It taught me that little kids are very easily betrayed. Later, I did everything I could to prevent such a betrayal to my children. When a child most needs loving assurance, I give loving assurance. It doesn't always work, but my girls feel less betrayed, I hope.
And that's the point. Frontier justice is a miserable way to deal with children. But children in a big family quickly learn to cope with injustice in all its disguises. Adult hold the big stick, kids get no say. We took it out on each other.
Tuesday, I will not blog. Tuesday I will need to go to work in the late morning, and be herded to the new headquarters, forty minutes away, where we will be inoculated with "the new way of doing things."
I must admit I balked at the long hours. How could I work a thirteen hour day with no midday rest? We have no replacements. But I need my midday rest. My boss then expressed his understanding of the situation. Later he exploded at others' complaints. He would carry the entire load himself! He would go to HQ the next day with the others. What a Drama Queen. Of course we would work the thirteen hour day. We would be paid overtime and there would be mileage compensation for the drivers. We could take it out on each other the next few days.
It hit me again. If you cry, you don't get the ice cream.
I got silly. Hey, no prob'! Can't wait to see the new facilities! Can't wait to learn the new techniques! And hey, how about the new press?! Millions of dollars worth of technology, just waiting for our little ooooohs and aaaaaahs! And a fancy new complex of buildings that will be pretty much out of our reach. Look, don't touch. It's not yours to enjoy. Back to the dirty, leaking, depressing old Star-Gazette (yeah, yeah, I know; Drama Queen) to work a full shift on top of the travel and the time spent not resting. It's soooo lovely to have had a such lovely day in this new lovely place, to learn all those lovely things! Can hardly wait!
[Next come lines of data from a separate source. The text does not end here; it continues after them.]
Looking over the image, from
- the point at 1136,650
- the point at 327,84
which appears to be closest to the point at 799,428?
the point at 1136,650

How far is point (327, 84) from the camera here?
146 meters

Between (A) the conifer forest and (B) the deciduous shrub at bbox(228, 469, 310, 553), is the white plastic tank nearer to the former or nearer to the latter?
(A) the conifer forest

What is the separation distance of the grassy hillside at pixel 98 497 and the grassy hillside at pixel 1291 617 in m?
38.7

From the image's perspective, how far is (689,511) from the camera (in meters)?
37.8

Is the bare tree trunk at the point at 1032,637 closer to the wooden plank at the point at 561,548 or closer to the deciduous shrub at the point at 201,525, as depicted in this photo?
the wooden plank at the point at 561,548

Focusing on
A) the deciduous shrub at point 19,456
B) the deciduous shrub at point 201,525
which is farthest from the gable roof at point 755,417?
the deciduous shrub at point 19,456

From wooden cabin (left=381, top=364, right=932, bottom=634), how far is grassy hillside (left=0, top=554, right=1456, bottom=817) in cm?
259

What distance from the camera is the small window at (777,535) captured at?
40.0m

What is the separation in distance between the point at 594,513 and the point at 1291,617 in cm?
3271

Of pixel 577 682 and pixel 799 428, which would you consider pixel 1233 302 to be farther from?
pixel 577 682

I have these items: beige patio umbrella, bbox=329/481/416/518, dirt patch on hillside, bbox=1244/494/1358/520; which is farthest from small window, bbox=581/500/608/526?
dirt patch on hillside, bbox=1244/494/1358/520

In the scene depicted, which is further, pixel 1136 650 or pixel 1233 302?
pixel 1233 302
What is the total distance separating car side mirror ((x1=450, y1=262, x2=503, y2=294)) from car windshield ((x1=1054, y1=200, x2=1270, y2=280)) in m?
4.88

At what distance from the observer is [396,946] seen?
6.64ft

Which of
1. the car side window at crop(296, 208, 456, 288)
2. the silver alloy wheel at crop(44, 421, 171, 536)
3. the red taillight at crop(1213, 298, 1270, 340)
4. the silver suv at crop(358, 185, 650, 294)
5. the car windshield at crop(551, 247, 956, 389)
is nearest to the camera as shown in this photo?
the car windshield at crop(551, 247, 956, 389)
Yeah, it's fake. And I hope it gets annoying. Because I won't cry anymore. It got me nothing when I was little, and it gets me less now that I'm older. I will give up my midday rest. I will ride to HQ and attend their class on the new methodology. Because I have to. Because it's what they say is best for me. Because I'm tough and (I hope) can take it.
Because now that I'm an adult, there never is any ice cream anyway.